- [What this task involves] In the article on entertainment stocks below, find the part that begins at the words "The COVID-19 pandemic" and stops after the words "would buy today.", and copy it word for word.

- [Document segment]
# # # # # # #

The COVID-19 pandemic created a mess for some industries last year. Entertainment was one of them, depending on what side of the market you look at. Movie theaters and theme parks took a big hit, but more people spending time at home was a windfall for streaming and video game producers.
There are two extremes in the entertainment sector right now. Legacy media stocks, such as cable networks, offer the best value, while the streamers and other digital entertainment providers trade at premium prices. The challenge is to sift through all the choices to find stocks that offer a balance of above-average growth potential and a fair valuation.
Let me show you three stocks I would buy today.
1. Walt Disney
Walt Disney (DIS -0.19%) felt both extremes in the media sector last year, and it's still navigating turbulent waters. In Disney's most recent quarter, revenue from parks, experiences, and products fell 53% year over year.

# # # # # # #

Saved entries
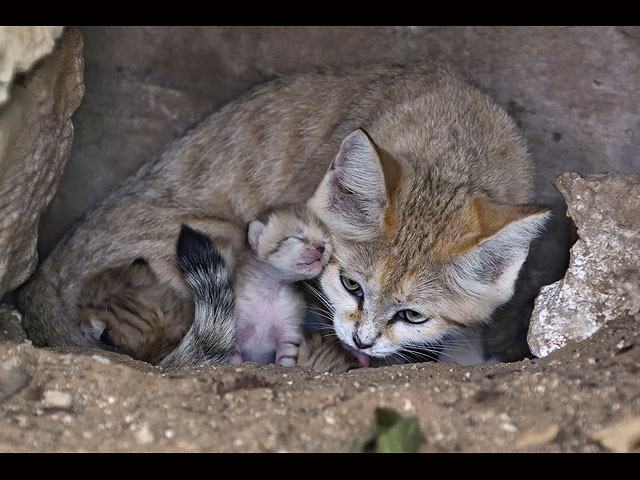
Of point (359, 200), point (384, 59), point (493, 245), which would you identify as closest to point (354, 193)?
point (359, 200)

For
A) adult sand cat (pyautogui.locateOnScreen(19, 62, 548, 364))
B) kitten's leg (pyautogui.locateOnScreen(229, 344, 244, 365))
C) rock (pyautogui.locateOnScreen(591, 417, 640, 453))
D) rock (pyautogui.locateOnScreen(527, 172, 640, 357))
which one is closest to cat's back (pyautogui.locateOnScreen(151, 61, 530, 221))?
adult sand cat (pyautogui.locateOnScreen(19, 62, 548, 364))

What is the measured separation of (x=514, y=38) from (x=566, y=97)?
0.46m

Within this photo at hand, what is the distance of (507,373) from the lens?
10.5 ft

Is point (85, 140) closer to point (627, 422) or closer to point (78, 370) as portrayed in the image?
point (78, 370)

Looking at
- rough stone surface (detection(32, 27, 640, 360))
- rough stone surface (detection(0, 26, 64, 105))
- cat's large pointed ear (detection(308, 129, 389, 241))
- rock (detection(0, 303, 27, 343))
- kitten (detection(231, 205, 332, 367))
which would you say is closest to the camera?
rough stone surface (detection(0, 26, 64, 105))

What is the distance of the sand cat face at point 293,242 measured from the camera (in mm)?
3877

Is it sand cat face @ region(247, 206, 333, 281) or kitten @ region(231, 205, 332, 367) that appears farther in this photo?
kitten @ region(231, 205, 332, 367)

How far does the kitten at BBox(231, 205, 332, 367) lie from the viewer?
4004mm

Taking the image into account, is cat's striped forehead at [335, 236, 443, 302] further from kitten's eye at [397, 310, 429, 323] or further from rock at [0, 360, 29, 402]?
rock at [0, 360, 29, 402]

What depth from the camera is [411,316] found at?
3719mm

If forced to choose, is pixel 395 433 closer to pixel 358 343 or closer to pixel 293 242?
pixel 358 343

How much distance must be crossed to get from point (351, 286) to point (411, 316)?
0.32 m
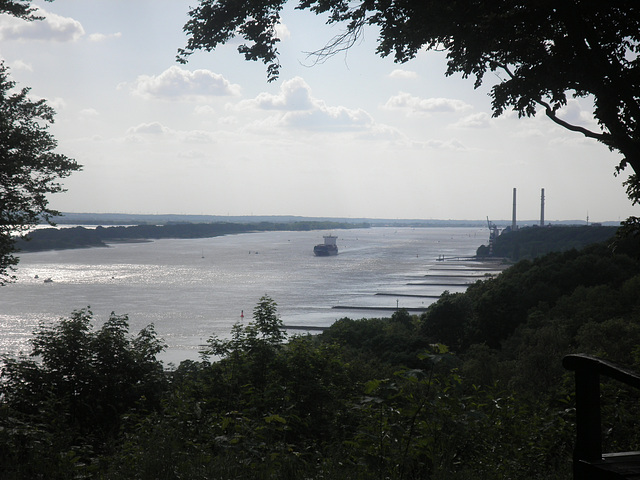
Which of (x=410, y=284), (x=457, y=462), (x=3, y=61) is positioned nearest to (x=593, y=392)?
(x=457, y=462)

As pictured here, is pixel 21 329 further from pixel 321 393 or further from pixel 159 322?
pixel 321 393

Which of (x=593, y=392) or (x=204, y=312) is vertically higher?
(x=593, y=392)

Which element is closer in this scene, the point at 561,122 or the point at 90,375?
the point at 561,122

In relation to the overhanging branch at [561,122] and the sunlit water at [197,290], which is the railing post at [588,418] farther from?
the sunlit water at [197,290]

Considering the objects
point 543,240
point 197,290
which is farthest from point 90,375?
point 543,240

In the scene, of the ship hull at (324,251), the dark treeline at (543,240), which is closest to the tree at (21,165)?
the dark treeline at (543,240)

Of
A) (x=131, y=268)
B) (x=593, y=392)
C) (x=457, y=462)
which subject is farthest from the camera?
(x=131, y=268)

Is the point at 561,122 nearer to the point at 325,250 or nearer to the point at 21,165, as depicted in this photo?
the point at 21,165
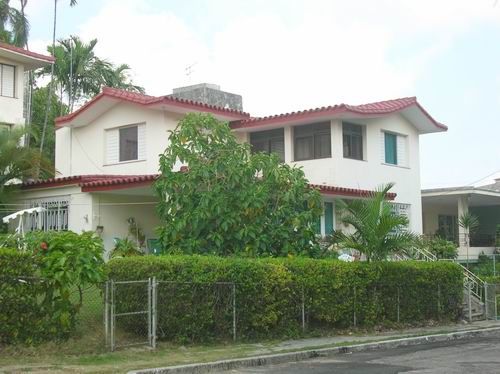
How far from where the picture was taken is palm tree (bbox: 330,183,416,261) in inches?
685

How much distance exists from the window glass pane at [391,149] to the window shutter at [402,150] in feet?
0.61

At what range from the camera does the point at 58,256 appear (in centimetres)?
1276

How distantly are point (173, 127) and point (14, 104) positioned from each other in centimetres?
790

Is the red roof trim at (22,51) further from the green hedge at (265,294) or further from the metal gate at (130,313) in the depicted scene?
the metal gate at (130,313)

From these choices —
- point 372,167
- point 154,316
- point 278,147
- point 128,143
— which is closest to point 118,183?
point 128,143

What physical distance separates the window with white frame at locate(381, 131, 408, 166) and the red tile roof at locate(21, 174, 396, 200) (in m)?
3.17

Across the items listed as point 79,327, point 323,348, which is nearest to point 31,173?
point 79,327

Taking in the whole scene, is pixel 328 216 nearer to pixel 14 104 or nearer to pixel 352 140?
pixel 352 140

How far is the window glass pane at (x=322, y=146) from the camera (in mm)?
24828

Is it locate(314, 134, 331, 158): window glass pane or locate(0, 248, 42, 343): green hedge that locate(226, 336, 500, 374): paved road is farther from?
locate(314, 134, 331, 158): window glass pane

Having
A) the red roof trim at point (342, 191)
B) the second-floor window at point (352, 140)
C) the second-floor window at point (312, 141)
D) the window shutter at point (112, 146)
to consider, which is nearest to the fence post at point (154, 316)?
the red roof trim at point (342, 191)

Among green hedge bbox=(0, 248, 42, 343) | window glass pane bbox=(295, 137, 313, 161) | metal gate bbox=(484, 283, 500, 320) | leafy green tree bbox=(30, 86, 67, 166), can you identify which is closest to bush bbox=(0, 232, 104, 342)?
green hedge bbox=(0, 248, 42, 343)

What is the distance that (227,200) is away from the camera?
16.3m

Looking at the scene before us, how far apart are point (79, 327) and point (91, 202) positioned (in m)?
8.08
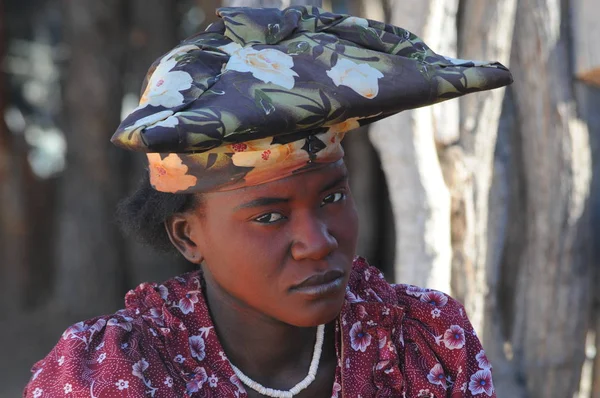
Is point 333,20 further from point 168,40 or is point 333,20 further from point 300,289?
point 168,40

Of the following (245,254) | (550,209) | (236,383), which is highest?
(245,254)

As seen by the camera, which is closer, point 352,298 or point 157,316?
point 157,316

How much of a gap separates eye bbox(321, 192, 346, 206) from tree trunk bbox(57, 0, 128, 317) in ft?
16.3

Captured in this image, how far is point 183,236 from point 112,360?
1.22 ft

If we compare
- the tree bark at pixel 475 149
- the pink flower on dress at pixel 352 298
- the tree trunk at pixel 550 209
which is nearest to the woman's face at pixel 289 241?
the pink flower on dress at pixel 352 298

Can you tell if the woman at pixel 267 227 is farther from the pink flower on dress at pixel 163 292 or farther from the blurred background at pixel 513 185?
the blurred background at pixel 513 185

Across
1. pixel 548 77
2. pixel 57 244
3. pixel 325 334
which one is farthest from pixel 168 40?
pixel 325 334

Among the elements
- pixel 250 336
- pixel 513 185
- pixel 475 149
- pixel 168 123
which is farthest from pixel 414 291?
pixel 513 185

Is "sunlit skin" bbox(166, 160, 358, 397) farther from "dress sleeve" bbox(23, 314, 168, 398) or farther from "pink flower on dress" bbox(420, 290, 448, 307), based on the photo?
"pink flower on dress" bbox(420, 290, 448, 307)

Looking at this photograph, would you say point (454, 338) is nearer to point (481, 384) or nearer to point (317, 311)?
point (481, 384)

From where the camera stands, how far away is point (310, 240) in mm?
2090

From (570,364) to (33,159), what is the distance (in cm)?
570

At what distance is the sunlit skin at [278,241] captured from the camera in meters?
2.11

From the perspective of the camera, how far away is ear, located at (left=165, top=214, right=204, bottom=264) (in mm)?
2314
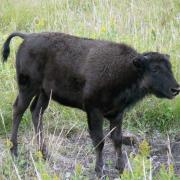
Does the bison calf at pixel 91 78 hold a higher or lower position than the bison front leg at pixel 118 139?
higher

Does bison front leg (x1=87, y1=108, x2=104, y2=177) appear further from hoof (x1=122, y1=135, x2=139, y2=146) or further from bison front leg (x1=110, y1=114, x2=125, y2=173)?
hoof (x1=122, y1=135, x2=139, y2=146)

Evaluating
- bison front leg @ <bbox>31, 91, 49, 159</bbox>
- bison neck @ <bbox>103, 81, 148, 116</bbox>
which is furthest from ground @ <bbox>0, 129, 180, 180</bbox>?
bison neck @ <bbox>103, 81, 148, 116</bbox>

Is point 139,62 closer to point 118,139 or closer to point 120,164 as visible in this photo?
point 118,139

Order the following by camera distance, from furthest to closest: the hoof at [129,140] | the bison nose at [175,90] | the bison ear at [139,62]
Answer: the hoof at [129,140], the bison ear at [139,62], the bison nose at [175,90]

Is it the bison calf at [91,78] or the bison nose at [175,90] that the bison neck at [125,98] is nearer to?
the bison calf at [91,78]

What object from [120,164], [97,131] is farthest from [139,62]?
[120,164]

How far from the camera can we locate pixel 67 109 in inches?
283

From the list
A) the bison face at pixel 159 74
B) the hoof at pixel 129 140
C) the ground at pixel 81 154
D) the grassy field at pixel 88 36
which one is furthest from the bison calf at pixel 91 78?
the hoof at pixel 129 140

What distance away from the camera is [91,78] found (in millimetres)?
5762

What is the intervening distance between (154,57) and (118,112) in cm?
75

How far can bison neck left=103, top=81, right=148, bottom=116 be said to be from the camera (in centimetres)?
573

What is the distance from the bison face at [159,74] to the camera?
5.49 m

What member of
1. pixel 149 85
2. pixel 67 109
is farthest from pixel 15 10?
pixel 149 85

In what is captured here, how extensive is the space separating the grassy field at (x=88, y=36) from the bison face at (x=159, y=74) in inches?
38.7
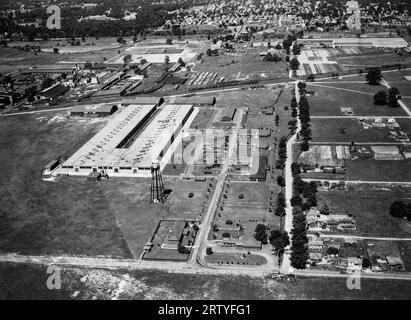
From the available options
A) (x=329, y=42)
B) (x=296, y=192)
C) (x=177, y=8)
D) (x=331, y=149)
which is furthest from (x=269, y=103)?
(x=177, y=8)

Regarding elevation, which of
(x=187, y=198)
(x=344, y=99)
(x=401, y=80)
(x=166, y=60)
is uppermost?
(x=166, y=60)

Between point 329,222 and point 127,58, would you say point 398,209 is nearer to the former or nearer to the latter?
point 329,222

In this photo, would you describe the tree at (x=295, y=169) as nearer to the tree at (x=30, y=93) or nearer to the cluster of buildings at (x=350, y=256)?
the cluster of buildings at (x=350, y=256)

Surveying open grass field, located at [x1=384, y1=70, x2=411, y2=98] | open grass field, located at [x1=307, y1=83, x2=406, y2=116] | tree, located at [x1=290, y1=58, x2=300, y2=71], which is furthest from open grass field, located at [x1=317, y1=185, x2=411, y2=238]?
tree, located at [x1=290, y1=58, x2=300, y2=71]

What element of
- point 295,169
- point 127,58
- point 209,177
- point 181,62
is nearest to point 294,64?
point 181,62

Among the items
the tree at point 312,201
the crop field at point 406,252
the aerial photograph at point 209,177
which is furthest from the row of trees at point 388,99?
the crop field at point 406,252

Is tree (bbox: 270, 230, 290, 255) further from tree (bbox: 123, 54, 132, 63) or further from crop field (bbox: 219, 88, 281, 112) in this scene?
tree (bbox: 123, 54, 132, 63)

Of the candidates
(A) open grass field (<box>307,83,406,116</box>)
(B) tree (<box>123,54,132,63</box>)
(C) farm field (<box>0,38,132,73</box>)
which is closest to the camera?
(A) open grass field (<box>307,83,406,116</box>)
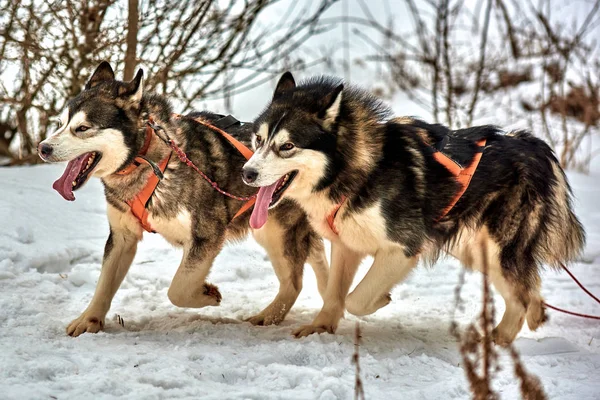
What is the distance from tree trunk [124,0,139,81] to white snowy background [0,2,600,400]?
132 cm

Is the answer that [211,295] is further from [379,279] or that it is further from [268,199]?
[379,279]

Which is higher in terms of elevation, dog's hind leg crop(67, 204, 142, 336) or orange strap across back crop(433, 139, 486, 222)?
orange strap across back crop(433, 139, 486, 222)

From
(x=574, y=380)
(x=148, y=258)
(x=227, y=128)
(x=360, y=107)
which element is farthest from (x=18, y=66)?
(x=574, y=380)

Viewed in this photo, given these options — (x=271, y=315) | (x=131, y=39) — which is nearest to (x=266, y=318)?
(x=271, y=315)

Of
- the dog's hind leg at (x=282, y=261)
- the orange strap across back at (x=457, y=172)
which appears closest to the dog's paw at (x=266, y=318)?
the dog's hind leg at (x=282, y=261)

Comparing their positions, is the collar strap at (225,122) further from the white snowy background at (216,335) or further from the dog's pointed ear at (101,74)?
the white snowy background at (216,335)

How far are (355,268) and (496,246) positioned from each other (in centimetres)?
86

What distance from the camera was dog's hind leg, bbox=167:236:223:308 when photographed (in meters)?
3.90

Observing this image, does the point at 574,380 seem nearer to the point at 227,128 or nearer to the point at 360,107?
the point at 360,107

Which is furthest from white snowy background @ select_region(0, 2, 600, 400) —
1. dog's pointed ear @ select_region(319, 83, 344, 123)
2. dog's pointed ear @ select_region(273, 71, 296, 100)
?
→ dog's pointed ear @ select_region(273, 71, 296, 100)

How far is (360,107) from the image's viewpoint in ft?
12.7

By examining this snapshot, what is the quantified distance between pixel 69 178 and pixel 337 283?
5.49 ft

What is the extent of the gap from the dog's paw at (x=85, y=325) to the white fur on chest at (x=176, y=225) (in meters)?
0.60

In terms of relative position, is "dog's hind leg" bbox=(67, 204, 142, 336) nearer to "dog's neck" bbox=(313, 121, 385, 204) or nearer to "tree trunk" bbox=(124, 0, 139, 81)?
"dog's neck" bbox=(313, 121, 385, 204)
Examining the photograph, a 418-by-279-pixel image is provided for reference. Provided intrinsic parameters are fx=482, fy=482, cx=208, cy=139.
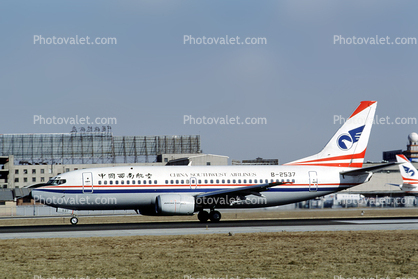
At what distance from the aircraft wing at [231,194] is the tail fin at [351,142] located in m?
6.41

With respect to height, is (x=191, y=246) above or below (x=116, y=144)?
below

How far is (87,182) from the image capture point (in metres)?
35.5

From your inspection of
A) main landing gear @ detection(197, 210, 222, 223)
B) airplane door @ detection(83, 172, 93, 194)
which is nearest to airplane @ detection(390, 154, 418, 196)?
Answer: main landing gear @ detection(197, 210, 222, 223)

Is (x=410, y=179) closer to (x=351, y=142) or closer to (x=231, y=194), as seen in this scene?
(x=351, y=142)

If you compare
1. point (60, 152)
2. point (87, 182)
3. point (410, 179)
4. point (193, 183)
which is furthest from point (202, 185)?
point (60, 152)

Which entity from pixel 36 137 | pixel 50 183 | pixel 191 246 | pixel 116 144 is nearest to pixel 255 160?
pixel 116 144

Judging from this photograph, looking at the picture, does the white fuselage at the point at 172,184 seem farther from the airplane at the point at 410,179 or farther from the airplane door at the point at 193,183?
the airplane at the point at 410,179

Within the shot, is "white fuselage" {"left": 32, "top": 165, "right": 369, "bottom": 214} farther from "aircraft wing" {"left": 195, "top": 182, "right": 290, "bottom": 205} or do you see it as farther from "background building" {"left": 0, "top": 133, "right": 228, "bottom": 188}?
"background building" {"left": 0, "top": 133, "right": 228, "bottom": 188}

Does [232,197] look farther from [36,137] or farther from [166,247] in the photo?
[36,137]

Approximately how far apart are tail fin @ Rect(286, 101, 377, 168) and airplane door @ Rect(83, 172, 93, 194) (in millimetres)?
16435

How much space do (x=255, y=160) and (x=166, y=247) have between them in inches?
4589

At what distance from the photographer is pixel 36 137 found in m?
128

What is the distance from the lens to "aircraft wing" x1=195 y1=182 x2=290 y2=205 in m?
34.9

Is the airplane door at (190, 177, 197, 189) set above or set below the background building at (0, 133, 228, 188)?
below
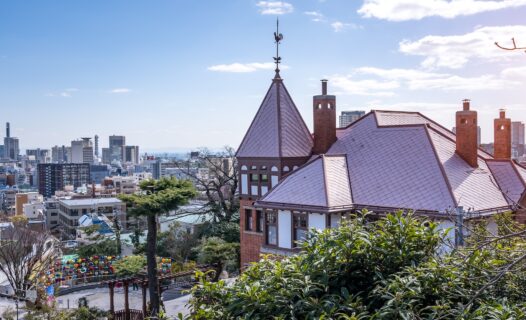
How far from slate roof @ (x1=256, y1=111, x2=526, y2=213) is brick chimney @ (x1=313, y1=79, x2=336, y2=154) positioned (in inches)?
31.0

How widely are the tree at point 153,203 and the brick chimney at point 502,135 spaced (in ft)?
40.3

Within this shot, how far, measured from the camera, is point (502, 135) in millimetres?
20750

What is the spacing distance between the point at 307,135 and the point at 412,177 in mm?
5459

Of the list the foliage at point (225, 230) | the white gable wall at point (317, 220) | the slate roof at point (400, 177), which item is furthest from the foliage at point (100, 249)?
the white gable wall at point (317, 220)

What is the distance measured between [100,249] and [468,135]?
94.7 feet

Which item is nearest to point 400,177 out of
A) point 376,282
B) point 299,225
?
point 299,225

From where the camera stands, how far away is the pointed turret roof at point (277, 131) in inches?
834

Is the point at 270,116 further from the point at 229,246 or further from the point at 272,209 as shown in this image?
the point at 229,246

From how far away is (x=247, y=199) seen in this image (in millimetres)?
22250

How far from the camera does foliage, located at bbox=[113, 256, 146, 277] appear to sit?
2355cm

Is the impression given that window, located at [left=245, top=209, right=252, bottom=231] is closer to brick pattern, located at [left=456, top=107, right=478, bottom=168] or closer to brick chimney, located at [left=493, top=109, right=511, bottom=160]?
brick pattern, located at [left=456, top=107, right=478, bottom=168]

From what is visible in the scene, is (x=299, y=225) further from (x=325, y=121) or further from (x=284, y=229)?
(x=325, y=121)

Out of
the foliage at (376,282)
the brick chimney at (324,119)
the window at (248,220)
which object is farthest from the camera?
the window at (248,220)

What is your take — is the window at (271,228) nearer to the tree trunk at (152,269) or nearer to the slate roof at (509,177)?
the tree trunk at (152,269)
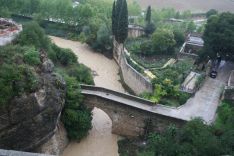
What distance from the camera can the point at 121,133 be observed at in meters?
26.5

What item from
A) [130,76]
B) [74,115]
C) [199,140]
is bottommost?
[74,115]

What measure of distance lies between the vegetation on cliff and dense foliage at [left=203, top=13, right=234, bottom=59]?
10.6m

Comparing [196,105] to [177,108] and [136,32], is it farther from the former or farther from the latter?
[136,32]

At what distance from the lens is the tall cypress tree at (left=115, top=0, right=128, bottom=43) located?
36.7 metres

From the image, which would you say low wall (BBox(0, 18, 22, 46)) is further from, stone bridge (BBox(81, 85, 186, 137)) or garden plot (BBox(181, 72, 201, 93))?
garden plot (BBox(181, 72, 201, 93))

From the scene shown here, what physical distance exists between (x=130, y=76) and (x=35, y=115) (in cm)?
1425

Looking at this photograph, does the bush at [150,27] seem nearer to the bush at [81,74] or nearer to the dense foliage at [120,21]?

# # # # # # #

- [Exercise response]
The COVID-19 pandemic created a mess for some industries last year. Entertainment was one of them, depending on what side of the market you look at. Movie theaters and theme parks took a big hit, but more people spending time at home was a windfall for streaming and video game producers.
There are two extremes in the entertainment sector right now. Legacy media stocks, such as cable networks, offer the best value, while the streamers and other digital entertainment providers trade at premium prices. The challenge is to sift through all the choices to find stocks that offer a balance of above-average growth potential and a fair valuation.
Let me show you three stocks I would buy today.